Unnamed University Attacked by its Own Smart Light Bulb, Vending Machines

Unnamed University Attacked by its Own Smart Light Bulb, Vending Machines

By Staff Writer

A university in the US has seen everything from light bulbs to vending machines, which had been connected to its campus network for ease of management and improved efficiencies, being use by other botnet Internet of Things (IoT) controlled devices and hackers to attack its infrastructure.

The University was locked out of the network infrastructure systems.

“This botnet spread from device to device by brute forcing default and weak passwords. Once the password was known, the malware had full control of the device and would check in with command infrastructure for updates and change the device’s password—locking the university officials out of the 5,000 systems,” disclosed US-based telco Verizon, in a recent report titled IoT Calamity: The Panda Monium”.
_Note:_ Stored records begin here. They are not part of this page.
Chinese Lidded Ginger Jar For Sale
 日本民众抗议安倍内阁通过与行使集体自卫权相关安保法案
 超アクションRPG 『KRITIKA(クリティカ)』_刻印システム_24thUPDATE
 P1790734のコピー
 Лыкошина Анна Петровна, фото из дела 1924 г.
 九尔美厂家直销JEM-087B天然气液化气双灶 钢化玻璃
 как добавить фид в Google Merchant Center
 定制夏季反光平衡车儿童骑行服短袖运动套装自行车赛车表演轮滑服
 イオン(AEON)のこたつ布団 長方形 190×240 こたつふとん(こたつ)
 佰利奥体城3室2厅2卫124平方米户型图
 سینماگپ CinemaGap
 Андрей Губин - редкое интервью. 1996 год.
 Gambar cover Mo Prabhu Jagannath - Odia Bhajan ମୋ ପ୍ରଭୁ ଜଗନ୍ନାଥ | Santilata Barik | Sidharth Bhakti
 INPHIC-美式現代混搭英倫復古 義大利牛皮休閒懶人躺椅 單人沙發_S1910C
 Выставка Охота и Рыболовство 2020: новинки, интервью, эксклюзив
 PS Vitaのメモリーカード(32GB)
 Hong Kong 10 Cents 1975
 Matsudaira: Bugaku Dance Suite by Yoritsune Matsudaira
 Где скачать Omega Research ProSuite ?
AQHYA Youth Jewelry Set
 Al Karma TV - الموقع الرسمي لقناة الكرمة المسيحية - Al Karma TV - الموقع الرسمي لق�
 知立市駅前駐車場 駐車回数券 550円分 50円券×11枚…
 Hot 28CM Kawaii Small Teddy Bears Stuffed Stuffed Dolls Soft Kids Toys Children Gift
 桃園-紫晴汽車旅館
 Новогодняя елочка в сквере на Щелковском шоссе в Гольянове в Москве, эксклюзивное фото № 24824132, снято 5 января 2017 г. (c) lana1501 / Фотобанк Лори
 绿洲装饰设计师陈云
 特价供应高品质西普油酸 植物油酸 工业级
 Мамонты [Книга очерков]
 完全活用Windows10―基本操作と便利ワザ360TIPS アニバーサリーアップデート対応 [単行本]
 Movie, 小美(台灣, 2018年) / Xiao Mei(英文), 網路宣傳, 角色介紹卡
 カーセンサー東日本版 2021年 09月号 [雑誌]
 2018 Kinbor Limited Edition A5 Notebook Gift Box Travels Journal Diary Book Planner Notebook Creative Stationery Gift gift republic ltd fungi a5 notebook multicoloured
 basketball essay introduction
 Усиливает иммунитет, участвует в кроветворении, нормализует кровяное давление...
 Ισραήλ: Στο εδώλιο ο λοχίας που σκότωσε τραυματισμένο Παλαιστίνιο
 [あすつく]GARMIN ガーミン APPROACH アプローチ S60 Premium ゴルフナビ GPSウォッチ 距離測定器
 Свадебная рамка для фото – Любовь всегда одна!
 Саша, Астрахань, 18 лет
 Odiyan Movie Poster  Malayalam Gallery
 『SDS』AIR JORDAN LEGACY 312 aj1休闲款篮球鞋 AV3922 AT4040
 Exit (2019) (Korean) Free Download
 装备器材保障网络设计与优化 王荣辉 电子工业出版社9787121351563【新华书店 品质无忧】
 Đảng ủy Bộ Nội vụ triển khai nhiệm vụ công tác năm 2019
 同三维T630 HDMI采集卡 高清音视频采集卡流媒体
The report is written by Verizon from the perspectives of senior members of the university’s IT Security Team, who rotated weekly as on-call “Incident Commanders”.

What is IoT?

IoT, the “Internet of Things,” is a term that describes a network of physical objects connected to the internet. These may be discrete items like light bulbs or larger systems like building automation solutions. Embedded in each device are electronics capable of network connectivity along with sensors or other features.

IoT possesses a huge potential to forever change the way we interact with the world through technology.

The proliferation of IoT devices essentially leads to increased automation, big data analytics, and artificial-intelligence-based decision making in our daily lives.

Security is often an afterthought when it comes to IoT solutions—and that means devices are often vulnerable to a wide array of threats, argues Verizon.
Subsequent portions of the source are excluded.